ASUHAN KEBIDANAN PADA PERSALINAN PATOLOGIS DENGAN BABY GIANT TERHADAP Ny. MARIA DI BPS JELITA 15 B TIMUR METRO


MAKROSOMIA
(BABY GIANT)

Pengertian
Makrosomia atau bayi besar adalah bayi baru lahir yang berat badan lahir pada saat persalinan lebih dari 4000 gram. Bayi baru lahir yang berukuran besar tersebut biasanya dilahirkan cukup bulan. Tetapi bayi preterm dengan berat badan dan tinggi menurut umur kehamilan mempunyai mortalitas yang secara bersama lebih tinggi dari pada bayi yang dilahirkan cukup bulan dengan ukuran yang sama. Diabetes dan obesitas ibu merupakan faktor predisposisi.

Etiologi
Beberapa keadaan pada ibu dapat menyebabkan terjadinya kelahiran bayi besar / baby giant.
Faktor-faktor dari bayi tersebut diantaranya :
1.      Bayi dan ibu yang menderita diabetes sebelum hamil dan bayi dari ibu yang menderita diabetes selama kehamilan. Sering memiliki kesamaan, mereka cenderung besar dan montok akibat bertambahnya lemak tubuh dan membesarnya organ dalam, mukanya sembab dan kemerahan (plethonic) seperti bayi yang sedang mendapat kortikosteroid. Bayi dari ibu yang menderita diabetes memperlihatkan insiden sindrom kegawatan pernafasan yang lebih besar dari pada bayi ibu yang normal pada umur kehamilan yang sama. Insiden yang lebih besar mungkin terkait dengan pengaruh antagonis antara kortisol dan insulin pola sintesis surfakton.
2.      Terjadinya obesitas pada ibu juga dapat menyebabkan kelahiran bayi besar (bayi giant).
3.      Pola makan ibu yang tidak seimbang atau berlebihan juga mempengaruhi kelahiran bayi besar.

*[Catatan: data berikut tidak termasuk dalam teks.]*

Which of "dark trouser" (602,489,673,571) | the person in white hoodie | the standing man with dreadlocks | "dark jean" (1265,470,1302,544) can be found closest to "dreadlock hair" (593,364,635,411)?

Komplikasi Yang Mungkin Terjadi
Bayi besar yang sedang berkembang merupakan suatu indikator dari efek  ibu. Yang walaupun dikontrol dengan baik dapat timbul pada janin, maka sering disarankan persalinan yang lebih dini sebelum aterm. Situasi ini biasanya dinilai pada sekitar kehamilan 38 minggu. Penilaian yang seksama terhadap pelvis ibu.Tingkat penurunan kepala janin dan diatas serviks. Bersama dengan pertimbangan terhadap riwayat kebidanan sebelumnya. Seringkali akan menunjukkan apakah induksi persalinan kemungkinan dan menimbulkan persalinan pervaginam. Jika tidak maka persalinan dilakukan dengan seksio sesarea yang direncanakan. Pada kasus-kasus Bordeline dapat dilakukan persalinan percobaan yang singkat. Resiko dari trauma lahir yang tinggi jika bayi lebih besar dibandingkan panggul ibunya perdarahan intrakranial, distosia bahu, ruptur uteri,serviks, vagina, robekan perineum dan fraktur anggota gerak merupakan beberapa komplikasi yng mungkin terjadi. Jika terjadi penyulit-penyulit ini dapat dinyatakan sebagai penatalaksanaan yang salah. Karena hal ini sebenarnya dapat dihindarkan dengan seksio sesarea yang terencana. Walaupun demikian, yang perlu dingat bahwa persalinan dari bayi besar (baby giant) dengan jalan abdominal bukannya tanpa resiko dan hanya dapat dilakukan oleh dokter bedah kebidanan yang terampil.

Penatalaksanaan
Pemeriksaan klinik dan ultrasonografi yang seksama terhadap janin yang sedang tumbuh, disertai dengan faktor-faktor yang diketahui merupakan predisposisi terhadap makrosomia (bayi besar) memungkinkan dilakukannya sejumlah kontrol terhadap pertumbuhan yang berlebihan. Peningkatan resiko bayi besar jika kehamilan dibiarkan hingga aterm harus diingat dan seksio sesrea efektif harus dilakukan kapan saja persalinan pervaginam.

ASUHANKEBIDANAN PADA PERSALINAN PATOLOGIS
DENGAN BABY GIANT TEHADAPP NY. MARIA
DI BPS JELITA JLN. RADEN INTAN NO. 15 (15 B TIMUR)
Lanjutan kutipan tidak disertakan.